§ COMPLETA LO SIGUIENTE
1. Reescribe el fragmento del texto sobre la iconografía mariana desde "En la búsqueda" hasta "ante esta cuestión―.", ambos incluidos, y sustituye "teólogos" por "clérigos".
2. Prosigue el texto sobre la iconografía mariana a partir de su última oración.

§ TEXTO FUENTE
★ ★ ★

Además, toda la carrera de Miguel Ángel se desarrolló en un periodo de profundas revoluciones iconográficas, a las que él mismo contribuyó en gran medida gracias a su talento y a sus conocimientos sobre la Biblia. Al menos un siglo antes de que Molanus, en su tratado “De picturis et imaginibus sacris” (1570), codificara las conclusiones del Concilio de Trento (1545-1563) en el ámbito de la imaginería, la gran mayoría de los teólogos venía abogando por dejar atrás las formas barrocas y paganizantes que se habían ido asentando a lo largo de la Edad Media. En su opinión, las imágenes recargadas de atributos con las que se representaba a los santos no sólo habían traspasado la frontera de la idolatría, sino que se separaban de la doctrina para abrazar mitos y leyendas y, en la mayor parte de los casos, arrojar resultados tan antiestéticos como ridículos. Paradójicamente, el modelo propuesto para depurar y sacralizar la iconografía no fue otro que el del paganismo grecolatino, en el que los diferentes personajes lograban ser identificados inequívocamente sin necesidad de que el artista recurriese a símbolos alambicados.

Una de las figuras más afectadas por estos cambios fue la de la Virgen María, a la que se había llegado a representar con atributos que recordaban al de una diosa madre. Quizá el caso más patente era el de las Vírgenes abrideras, esculturas marianas huecas provistas de dos batientes que, al desplegarse, desarrollaban un tríptico en el que se solía representar la Trinidad ―abrideras trinitarias― u otros motivos ―abrideras de gozo y abrideras de la Pasión, fundamentalmente― y que llegaban a emplearse como fetiches de protección a las parturientas. No sólo se trataba de que los fieles confundiesen las imágenes sagradas con amuletos totémicos ―que, en cierto modo, parecía inevitable―, sino que en el caso de las trinitarias se caía en la herejía involuntaria de proclamar que María era la madre de toda la Trinidad, asimilándola así a deidades paganas como Ishtar, Gea o Dana. En consecuencia, éste y otros muchos motivos iconográficos llegaron a prohibirse como parte de un proceso que hoy en día se conoce como de depuración del arte medieval ―y que, por ejemplo, habría impedido al propio Miguel Ángel pintar las sibilas de la Capilla Sixtina tan sólo medio siglo más tarde―.

Detalle de la Piedad de San Pedro.

En la búsqueda de nuevas representaciones que ayudaran a aclarar cuál era el papel de María dentro del cristianismo romano, la Piedad fue especialmente valorada por los teólogos. A pesar de que este episodio no figura en los Evangelios, sino que fue ideado por la literatura mística bajomedieval, se consideró que el motivo iconográfico contribuía como ninguno a ilustrar cuáles eran sus motivos de devoción ―una devoción que en las doctrinas reformistas pasaría a ser de simple honra y respeto, si bien tanto Lutero como Calvino se mostraron bastante ambiguos y cambiantes ante esta cuestión―.

★ ★ ★

§ REGISTROS ENUMERADOS

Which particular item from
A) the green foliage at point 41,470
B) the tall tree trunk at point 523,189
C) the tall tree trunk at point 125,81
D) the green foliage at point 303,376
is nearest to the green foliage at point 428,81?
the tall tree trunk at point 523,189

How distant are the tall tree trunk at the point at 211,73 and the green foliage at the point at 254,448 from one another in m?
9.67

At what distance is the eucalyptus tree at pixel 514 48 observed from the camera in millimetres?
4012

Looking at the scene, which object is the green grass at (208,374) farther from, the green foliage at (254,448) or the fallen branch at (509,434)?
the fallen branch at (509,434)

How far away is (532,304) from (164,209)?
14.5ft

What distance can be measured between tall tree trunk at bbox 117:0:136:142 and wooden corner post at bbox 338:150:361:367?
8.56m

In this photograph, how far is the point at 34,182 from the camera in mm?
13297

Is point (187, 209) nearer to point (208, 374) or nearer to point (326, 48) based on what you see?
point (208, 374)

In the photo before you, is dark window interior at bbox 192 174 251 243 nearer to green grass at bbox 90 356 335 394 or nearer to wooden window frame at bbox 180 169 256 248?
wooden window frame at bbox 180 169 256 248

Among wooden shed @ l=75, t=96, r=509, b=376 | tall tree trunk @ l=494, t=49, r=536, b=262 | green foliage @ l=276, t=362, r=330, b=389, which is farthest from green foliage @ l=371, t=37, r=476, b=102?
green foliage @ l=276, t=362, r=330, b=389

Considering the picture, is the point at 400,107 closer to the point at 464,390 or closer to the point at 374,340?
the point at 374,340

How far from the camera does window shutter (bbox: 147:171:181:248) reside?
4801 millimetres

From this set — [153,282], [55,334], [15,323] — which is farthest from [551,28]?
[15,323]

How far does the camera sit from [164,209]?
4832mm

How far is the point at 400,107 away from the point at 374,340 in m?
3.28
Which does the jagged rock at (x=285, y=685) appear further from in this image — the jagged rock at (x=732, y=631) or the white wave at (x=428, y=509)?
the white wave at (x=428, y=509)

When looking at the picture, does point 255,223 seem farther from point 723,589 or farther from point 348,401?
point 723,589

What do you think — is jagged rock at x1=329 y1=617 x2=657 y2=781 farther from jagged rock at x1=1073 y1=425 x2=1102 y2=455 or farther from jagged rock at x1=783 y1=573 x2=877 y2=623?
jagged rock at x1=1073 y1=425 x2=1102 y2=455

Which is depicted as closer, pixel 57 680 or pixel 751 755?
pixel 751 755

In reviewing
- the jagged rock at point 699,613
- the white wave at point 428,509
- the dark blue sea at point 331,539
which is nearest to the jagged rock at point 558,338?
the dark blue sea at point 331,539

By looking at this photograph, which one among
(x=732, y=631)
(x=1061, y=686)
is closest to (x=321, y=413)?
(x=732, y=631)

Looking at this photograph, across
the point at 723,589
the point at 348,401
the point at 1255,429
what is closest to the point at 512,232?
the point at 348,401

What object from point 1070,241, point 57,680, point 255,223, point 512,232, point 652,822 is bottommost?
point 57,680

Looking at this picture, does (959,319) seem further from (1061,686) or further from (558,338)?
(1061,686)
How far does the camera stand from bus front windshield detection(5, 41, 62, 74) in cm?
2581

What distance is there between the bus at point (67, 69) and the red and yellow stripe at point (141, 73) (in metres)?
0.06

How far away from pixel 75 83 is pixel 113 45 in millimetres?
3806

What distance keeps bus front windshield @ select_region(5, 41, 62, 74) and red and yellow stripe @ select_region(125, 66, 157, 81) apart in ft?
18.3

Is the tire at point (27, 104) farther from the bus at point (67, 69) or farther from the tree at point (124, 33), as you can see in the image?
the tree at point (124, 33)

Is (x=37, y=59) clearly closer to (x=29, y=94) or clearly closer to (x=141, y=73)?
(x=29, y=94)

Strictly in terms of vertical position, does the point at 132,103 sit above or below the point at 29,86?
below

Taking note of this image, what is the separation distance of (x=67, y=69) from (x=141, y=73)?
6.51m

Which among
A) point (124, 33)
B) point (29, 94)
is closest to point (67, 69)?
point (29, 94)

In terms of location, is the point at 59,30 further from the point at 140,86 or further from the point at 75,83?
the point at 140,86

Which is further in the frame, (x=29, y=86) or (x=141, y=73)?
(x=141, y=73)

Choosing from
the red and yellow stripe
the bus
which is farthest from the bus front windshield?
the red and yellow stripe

★ ★ ★

§ RESPUESTAS ESCRITAS
1.
En la búsqueda de nuevas representaciones que ayudaran a aclarar cuál era el papel de María dentro del cristianismo romano, la Piedad fue especialmente valorada por los clérigos. A pesar de que este episodio no figura en los Evangelios, sino que fue ideado por la literatura mística bajomedieval, se consideró que el motivo iconográfico contribuía como ninguno a ilustrar cuáles eran sus motivos de devoción ―una devoción que en las doctrinas reformistas pasaría a ser de simple honra y respeto, si bien tanto Lutero como Calvino se mostraron bastante ambiguos y cambiantes ante esta cuestión―.

2.
La Piedad representa a María a los pies de la cruz, cubierta con manto y toca, sin asomo de cabello y teniendo en su regazo a su hijo muerto, que acaba de ser desclavado. Se trata, en consecuencia, del estadio inmediatamente posterior al Descendimiento. Dependiendo de pequeñas variaciones y de las diferentes tradiciones locales, la Piedad también puede ser denominada Dolorosa, Virgen de las Angustias, Virgen de la Vera Cruz, Virgen del Traspaso, etcétera. En toda Piedad hay, por lo tanto, dos figuras principales: una Virgen, generalmente orante o sedente, y un Cristo yacente, que pueden venir acompañadas por otras figuras secundarias desplazadas hacia los laterales ―muchas veces donantes, aunque también resulta frecuente encontrar a San Juan, a la Magdalena o a ambos―.

Kiriotisa del ábside de Santa María de Tahull, del Maestro de Santa María de Tahull (ca. 1123), actualmente en el Museo Nacional de Arte de Cataluña.

No se sabe con certeza cuál es el origen remoto del motivo, aunque la tesis actualmente mayoritaria lo considera una evolución de la Virgen kiriotisa románica, en la que María aparece como un trono para el Niño Jesús. Esta teoría viene avalada por el hecho de que en las primeras Piedades la figura de María se nos presenta desproporcionadamente grande. Existe también una corriente minoritaria que enlaza la Piedad con el Threnos bizantino o “Llanto sobre Cristo muerto”, del que más bien provendría el planctus, en el que el cuerpo yace rodeado de los dolientes ―y del que ya vimos un ejemplo algo peculiar en “Cristo muerto y tres personajes dolientes”, de Andrea Mantegna (circa 1457-1504)”―.

Threnos de San Pantaleón de Nerezi (Macedonia), anónimo griego del siglo XII.

En teoría, lo que se refleja en la Piedad es el sacrificio de adoración inquebrantable de María hacia Dios; pero lógicamente no es ésa la interpretación popular, que siempre ha optado por la objetividad para ver en ella una muestra de desgarro emocional extremo que supera cualquier frontera religiosa. Como ya hemos indicado, este pasaje de dolor de la Virgen no aparece en los Evangelios, donde tan sólo hallamos una referencia lejana ―pero que ha dado muchísimo juego a los imagineros― en Lucas 2.34-35:

Simeón, después de bendecirlos, dijo a María, la madre: «Este niño será causa de caída y de elevación para muchos en Israel; será signo de contradicción, y a ti misma una espada te atravesará el corazón. Así se manifestarán claramente los pensamientos íntimos de muchos».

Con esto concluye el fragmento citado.